1c. Charge state zoomed-in peak
The values of the zoomed-in peak are not readable.
2. Secondary/tertiary structure
2a. Charge-state distribution
Analyze of eGFP in its native, folded state and comparison with its denatured, unfolded state on a quadrupole time-of-flight MS (lab experiment on Waters Xevo G3-QToF MS).
When a protein gets denatured, it loses the compact 3D (tertiary) structure of its native form. This unfolding process increases the protein surface exposed to the solvent, which acquires more charges during electrospray ionization. The extended shape of the protein also increases the drift time through the tube.
The mass spectrometer can detect this by measuring the protein’s charge-state distribution:
Reference: Lecture Week 10 by Lindsay Morrison
Image credit: Waters Corporation (slides from the lecture)
2a. Charge-state ~800 m/z peak
According to the formulas above, Zn = (MW + n) / M/Zn
With MW_theory = 27,986.57 Da and M/Zn = 2799.4199 for the peak ~800 M/Zn.
Thus, Zn = 27986.57 / 2799.4199 = 9.9973, i.e. Zn = ~ 10+
3. Peptide mapping: primary structure
3a. Lysine (K) and Arginine (R) residues count
Manual count:
Lysine (K) = 20
Arginine (R) = 6
Results confirmed when analysing the peptide in Benchling
3b. Trypsin-generated peptides
Online tool used to predict the list of peptides generated from a tryptic digest: Expasy
Trypsin cuts after the Lysine (K) and Arginine (R) residues. If the digestion is complete, one can expect it to generate 27 (20+6+1) peptides.

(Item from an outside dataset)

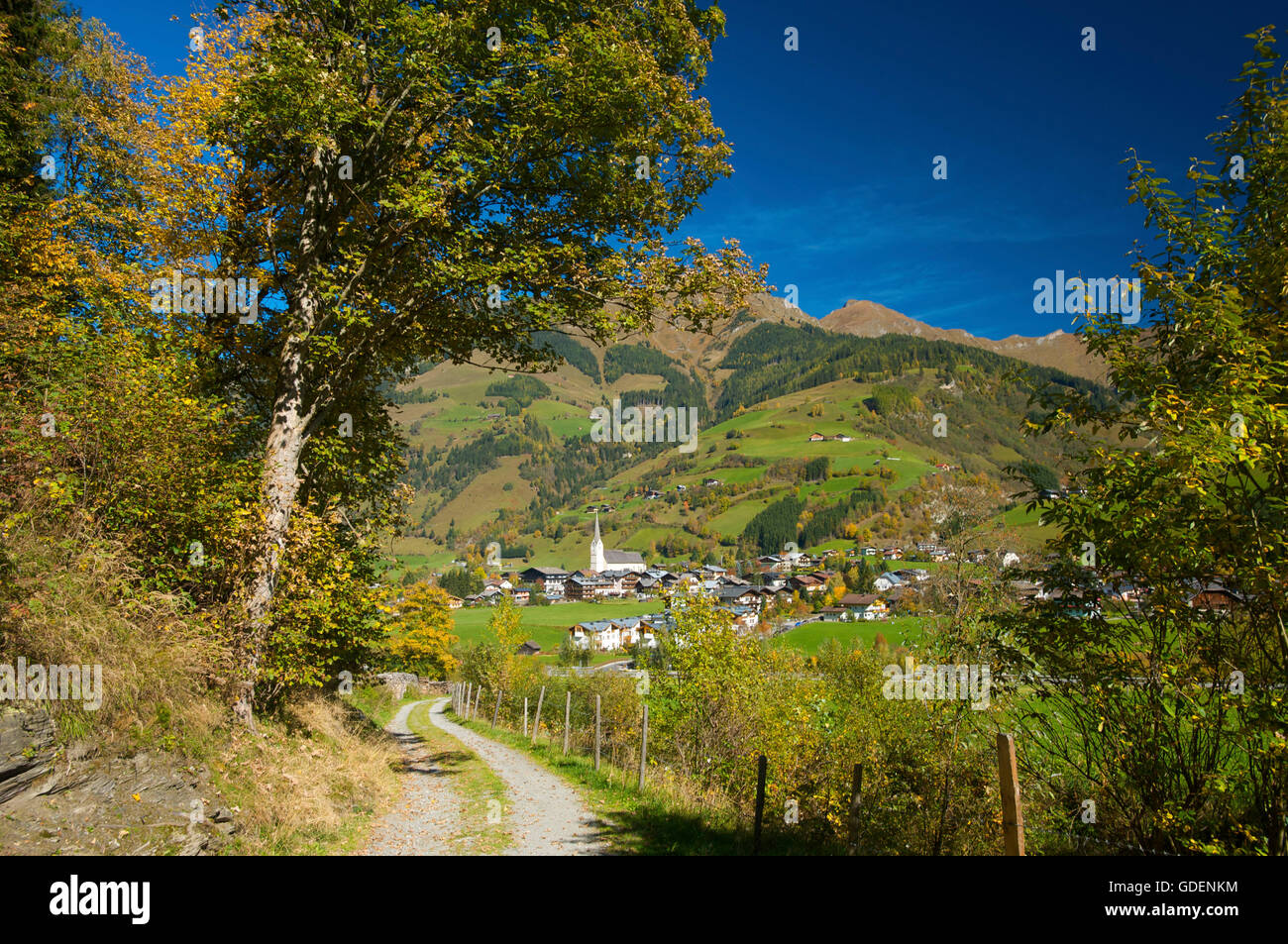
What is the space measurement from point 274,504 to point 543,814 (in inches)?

However, when running the digestion in Expasy, the list only contains 19 peptides:
This discrepancy is explained by the application of a filter: PeptideMass only displays peptides above 500 Da.
So in conclusion:
Theoretical digest: 27 peptides
PeptideMass list (>500Da) = 19 peptides
3c. Peptide Map
Peaks count:
- If the threshold is set relatively to the baseline intensity (10% above 5e^6): 21 to 23 peaks (depending if including unlabelled peaks or not)
- If the threshold is set relatively to the max peak intensity (10% of 1.2e7): 18 peaks
3d. Experiment vs theory
PeptideMass predicted 19 peptides (>500 Da) but the experimental data are slightly different (18-23 peptides, depending on threshold applied). The degree of mismatch appears reasonable and might be explained by:
- Peptides too small to be detected
- Miscleavage
- Sample degradation or modification (e.g. oxidation)

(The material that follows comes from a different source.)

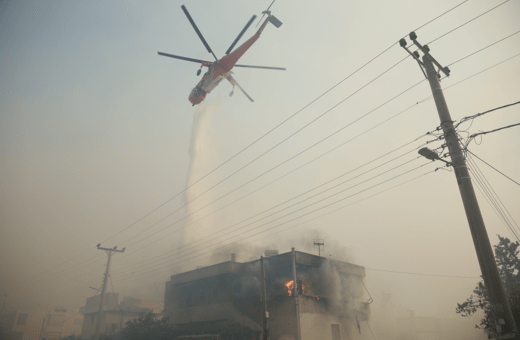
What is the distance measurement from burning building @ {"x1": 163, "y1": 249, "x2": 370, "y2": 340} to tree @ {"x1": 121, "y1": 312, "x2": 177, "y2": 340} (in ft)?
3.72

- Peaks merging due to similar elution time
- Impurities
3e. Analysis of the peptide 2.78 min retention time
Charge State
The most abundant charge state for the peptide 2.78 min retention time is M/Z = 525.76712
According to formula [M/Z_adj - M/Z] = [M_adj -M] / Z and given that adjacent peak M/Z_adj = 526.25918,
M/Z_adj - M/Z= 526.25918 - 525.76712 = 0.4921
Thus, Z = 1 / 0.4921 = 2.03 = ~2+
Mass of the singly charged form of the peptide [M+H]+
[M+H]+ = Z x (M/Z) - (Z-1) x H
with M/Z = 525.767, Z = 2 and H+ = 1.00728 Da
[M+H]+ = 2 x 525.76712 - 1 x 1.00728 = 1050.52691 Da
This result match the singly charged peak m/z = 1050.52438 that can be observable in Fig.5c:
3f. Peptide identification & Mass Accuracy
Match with PeptideMass generated list (see above): Peptide FEGDTLVNR 1050.5214 Da (residues 115–123)

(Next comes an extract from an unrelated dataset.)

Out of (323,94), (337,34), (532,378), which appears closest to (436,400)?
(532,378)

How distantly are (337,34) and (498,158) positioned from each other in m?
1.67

Accuracy: Accuracy = | MW experiment - MW theory | / MW theory x 1’000’000
With MW experiment = 1050.52438 Da and MW theory = 1050.5214 Da
Accuracy = | 1050.52438 - 1050.5214 | / 1050.5214 x 1’000’000 = 2.837 ppm
3g. Peptide map coverage
According to this last figure, 88% of the eGFP sequence was identified which is relatively close to the 90.2% predicted by PeptideMass.